**PROBLEM:**
Which lines in the data below contain the word "enable"? Return each of them.

**DATA SUPPLIED:**

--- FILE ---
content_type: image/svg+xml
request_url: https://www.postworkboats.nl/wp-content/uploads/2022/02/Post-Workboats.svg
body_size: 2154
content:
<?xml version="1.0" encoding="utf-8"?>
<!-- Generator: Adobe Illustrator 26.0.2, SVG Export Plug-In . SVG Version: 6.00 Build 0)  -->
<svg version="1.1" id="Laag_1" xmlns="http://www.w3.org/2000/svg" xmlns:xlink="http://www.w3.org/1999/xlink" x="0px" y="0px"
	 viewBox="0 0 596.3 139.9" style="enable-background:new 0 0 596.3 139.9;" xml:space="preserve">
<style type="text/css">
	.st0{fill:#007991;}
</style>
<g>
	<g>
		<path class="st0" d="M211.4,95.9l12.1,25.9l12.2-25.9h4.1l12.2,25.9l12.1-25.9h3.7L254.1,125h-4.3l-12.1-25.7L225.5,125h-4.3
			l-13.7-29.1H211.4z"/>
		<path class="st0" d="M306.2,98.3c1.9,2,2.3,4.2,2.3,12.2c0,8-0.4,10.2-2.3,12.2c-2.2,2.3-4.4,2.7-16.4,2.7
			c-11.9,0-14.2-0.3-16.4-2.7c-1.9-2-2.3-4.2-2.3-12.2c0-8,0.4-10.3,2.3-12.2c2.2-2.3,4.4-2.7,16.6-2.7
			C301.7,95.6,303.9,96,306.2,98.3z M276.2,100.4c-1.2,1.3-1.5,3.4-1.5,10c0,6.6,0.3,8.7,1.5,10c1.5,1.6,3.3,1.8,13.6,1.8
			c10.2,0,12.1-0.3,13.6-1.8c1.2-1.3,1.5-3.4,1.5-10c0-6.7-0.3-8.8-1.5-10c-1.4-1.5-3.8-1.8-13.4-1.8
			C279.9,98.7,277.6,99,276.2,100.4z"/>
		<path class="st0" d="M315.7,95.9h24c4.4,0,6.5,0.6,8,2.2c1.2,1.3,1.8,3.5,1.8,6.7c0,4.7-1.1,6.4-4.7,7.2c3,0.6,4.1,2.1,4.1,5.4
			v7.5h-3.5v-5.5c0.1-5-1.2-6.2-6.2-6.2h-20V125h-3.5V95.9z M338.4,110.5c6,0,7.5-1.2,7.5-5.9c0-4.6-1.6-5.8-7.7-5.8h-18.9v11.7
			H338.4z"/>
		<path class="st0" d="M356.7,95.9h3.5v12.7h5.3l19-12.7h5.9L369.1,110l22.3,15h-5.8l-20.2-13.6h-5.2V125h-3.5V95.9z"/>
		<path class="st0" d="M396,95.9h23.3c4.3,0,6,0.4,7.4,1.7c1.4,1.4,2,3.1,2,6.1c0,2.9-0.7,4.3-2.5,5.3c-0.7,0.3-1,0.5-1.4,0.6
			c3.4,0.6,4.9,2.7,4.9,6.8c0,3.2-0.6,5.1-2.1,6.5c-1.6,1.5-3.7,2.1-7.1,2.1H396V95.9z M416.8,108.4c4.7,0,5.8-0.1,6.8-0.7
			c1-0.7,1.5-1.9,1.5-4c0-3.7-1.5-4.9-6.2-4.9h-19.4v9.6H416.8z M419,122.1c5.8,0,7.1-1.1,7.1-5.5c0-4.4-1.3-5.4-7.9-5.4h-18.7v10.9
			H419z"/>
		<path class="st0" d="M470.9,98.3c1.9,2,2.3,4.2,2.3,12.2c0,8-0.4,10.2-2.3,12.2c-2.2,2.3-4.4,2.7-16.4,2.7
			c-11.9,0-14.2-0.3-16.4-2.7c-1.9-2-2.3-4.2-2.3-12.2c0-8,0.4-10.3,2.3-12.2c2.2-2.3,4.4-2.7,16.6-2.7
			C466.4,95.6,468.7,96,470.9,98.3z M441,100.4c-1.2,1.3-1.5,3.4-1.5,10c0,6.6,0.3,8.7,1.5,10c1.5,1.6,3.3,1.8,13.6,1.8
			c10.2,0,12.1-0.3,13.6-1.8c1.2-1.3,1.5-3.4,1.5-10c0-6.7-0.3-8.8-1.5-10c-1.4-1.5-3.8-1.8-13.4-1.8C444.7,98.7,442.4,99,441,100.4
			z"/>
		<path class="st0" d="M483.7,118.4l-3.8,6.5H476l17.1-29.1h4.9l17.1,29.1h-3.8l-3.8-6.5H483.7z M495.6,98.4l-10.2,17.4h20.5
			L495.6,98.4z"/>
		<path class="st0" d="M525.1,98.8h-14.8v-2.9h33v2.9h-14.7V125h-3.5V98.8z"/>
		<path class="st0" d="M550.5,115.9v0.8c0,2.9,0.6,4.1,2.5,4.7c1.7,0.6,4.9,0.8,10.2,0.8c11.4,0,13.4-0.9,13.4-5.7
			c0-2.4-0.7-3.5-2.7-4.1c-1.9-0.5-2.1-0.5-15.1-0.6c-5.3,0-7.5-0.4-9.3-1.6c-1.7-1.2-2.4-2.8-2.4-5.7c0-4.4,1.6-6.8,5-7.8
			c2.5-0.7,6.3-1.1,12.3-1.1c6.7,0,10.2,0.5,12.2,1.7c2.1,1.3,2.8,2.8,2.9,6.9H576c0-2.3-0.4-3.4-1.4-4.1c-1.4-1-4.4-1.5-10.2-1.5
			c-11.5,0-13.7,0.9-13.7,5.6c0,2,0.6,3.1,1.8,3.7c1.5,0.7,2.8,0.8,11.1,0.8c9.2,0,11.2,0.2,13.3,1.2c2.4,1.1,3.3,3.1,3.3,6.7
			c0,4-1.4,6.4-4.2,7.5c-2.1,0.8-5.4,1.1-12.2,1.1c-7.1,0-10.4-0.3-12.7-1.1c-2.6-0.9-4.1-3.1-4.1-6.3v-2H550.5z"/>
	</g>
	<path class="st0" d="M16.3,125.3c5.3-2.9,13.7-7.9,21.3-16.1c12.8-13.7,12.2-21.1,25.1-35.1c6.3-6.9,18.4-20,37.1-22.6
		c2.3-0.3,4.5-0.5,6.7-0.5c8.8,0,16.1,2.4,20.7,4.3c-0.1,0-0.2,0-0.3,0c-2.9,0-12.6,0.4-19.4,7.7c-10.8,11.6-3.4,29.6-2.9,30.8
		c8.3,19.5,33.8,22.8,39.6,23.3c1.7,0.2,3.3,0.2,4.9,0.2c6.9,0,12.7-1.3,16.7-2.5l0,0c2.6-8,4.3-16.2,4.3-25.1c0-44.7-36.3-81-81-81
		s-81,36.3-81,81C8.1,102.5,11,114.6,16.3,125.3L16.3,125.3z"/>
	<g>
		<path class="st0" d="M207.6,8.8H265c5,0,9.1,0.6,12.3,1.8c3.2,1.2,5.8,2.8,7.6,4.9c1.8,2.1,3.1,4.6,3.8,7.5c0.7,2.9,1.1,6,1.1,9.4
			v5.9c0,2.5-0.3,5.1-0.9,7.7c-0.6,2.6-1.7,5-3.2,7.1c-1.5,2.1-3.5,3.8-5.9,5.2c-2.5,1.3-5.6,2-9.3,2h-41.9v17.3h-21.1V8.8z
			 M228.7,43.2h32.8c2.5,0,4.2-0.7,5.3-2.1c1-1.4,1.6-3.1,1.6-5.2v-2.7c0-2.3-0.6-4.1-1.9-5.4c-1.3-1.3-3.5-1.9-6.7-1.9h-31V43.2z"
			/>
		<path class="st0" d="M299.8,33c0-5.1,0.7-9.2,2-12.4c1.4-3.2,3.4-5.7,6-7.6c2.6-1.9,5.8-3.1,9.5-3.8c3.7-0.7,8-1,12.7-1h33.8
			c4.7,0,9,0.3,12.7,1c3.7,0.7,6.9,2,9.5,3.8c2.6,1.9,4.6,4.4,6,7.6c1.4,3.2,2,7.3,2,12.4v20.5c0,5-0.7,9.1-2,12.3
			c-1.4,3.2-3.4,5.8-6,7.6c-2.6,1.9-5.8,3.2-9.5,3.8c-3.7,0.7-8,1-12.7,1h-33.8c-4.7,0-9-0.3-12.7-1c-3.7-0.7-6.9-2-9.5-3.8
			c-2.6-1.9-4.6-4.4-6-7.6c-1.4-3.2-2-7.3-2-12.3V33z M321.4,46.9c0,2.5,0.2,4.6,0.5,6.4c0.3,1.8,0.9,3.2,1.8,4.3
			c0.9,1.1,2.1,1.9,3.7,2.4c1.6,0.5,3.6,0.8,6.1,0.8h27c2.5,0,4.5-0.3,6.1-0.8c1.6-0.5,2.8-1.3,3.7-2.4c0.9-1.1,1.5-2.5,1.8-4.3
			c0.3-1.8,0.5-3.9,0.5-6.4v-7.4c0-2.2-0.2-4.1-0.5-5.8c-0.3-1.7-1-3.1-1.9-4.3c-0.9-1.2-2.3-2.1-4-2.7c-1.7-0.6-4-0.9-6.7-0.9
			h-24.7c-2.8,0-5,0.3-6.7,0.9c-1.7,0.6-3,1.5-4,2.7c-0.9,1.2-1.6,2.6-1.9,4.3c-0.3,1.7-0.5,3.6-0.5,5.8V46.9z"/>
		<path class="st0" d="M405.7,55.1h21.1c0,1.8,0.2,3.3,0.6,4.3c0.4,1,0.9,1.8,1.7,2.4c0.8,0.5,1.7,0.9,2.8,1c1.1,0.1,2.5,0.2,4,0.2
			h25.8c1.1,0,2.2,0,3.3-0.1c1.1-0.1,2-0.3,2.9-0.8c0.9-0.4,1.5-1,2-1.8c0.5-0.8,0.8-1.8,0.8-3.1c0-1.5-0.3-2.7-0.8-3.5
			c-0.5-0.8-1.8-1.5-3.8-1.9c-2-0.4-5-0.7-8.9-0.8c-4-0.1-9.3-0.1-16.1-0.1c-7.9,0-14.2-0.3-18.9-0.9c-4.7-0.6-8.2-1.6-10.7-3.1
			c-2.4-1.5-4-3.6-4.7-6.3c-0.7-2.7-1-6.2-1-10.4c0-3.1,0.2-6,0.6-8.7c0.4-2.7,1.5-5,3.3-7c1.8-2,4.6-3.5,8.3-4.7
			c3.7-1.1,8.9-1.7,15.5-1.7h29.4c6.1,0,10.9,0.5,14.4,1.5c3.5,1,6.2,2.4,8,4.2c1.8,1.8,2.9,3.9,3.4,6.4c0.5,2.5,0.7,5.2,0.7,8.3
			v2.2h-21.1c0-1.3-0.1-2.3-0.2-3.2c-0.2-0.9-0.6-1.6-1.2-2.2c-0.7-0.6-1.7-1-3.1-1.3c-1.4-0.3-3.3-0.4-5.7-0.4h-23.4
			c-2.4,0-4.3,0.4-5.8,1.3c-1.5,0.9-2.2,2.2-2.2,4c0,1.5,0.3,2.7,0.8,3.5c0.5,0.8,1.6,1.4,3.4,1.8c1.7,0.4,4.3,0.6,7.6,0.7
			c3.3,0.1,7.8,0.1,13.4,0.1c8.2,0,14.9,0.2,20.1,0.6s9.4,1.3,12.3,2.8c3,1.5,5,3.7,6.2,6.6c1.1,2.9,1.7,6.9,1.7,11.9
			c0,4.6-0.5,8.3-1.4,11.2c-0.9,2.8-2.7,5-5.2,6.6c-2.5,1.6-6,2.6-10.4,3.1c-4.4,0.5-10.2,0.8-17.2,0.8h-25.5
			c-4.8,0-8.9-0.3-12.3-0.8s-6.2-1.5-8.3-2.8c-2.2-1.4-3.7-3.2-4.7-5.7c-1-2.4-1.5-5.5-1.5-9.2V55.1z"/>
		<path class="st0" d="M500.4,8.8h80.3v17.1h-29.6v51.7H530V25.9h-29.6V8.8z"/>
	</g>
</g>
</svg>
==
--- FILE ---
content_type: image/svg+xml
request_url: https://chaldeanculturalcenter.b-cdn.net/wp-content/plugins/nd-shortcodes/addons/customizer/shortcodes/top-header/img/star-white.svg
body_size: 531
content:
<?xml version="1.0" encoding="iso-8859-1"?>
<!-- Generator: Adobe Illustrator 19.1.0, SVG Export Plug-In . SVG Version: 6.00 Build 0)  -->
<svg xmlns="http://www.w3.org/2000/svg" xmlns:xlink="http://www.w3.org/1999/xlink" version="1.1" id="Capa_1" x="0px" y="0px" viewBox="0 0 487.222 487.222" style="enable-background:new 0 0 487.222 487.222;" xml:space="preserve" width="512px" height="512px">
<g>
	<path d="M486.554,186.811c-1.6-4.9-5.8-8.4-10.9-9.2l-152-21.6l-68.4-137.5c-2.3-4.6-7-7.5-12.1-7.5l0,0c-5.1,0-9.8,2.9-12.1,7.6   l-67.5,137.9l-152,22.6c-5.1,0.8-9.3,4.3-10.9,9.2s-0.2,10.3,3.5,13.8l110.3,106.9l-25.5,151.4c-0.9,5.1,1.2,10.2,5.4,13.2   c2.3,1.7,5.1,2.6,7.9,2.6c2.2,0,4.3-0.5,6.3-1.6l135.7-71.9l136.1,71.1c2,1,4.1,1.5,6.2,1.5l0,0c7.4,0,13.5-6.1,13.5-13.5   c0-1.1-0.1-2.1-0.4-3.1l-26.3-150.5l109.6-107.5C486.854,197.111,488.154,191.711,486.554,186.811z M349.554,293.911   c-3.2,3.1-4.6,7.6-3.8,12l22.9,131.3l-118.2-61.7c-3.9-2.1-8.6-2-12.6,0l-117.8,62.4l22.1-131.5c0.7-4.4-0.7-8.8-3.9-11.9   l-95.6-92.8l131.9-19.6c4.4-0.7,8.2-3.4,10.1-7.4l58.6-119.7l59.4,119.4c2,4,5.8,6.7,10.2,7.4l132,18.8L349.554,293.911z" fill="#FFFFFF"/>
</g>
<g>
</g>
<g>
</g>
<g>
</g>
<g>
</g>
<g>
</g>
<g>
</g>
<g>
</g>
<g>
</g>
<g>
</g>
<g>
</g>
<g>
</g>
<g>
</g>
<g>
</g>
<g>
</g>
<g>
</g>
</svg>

**YOUR SOLUTION:**
	 viewBox="0 0 596.3 139.9" style="enable-background:new 0 0 596.3 139.9;" xml:space="preserve">
<svg xmlns="http://www.w3.org/2000/svg" xmlns:xlink="http://www.w3.org/1999/xlink" version="1.1" id="Capa_1" x="0px" y="0px" viewBox="0 0 487.222 487.222" style="enable-background:new 0 0 487.222 487.222;" xml:space="preserve" width="512px" height="512px">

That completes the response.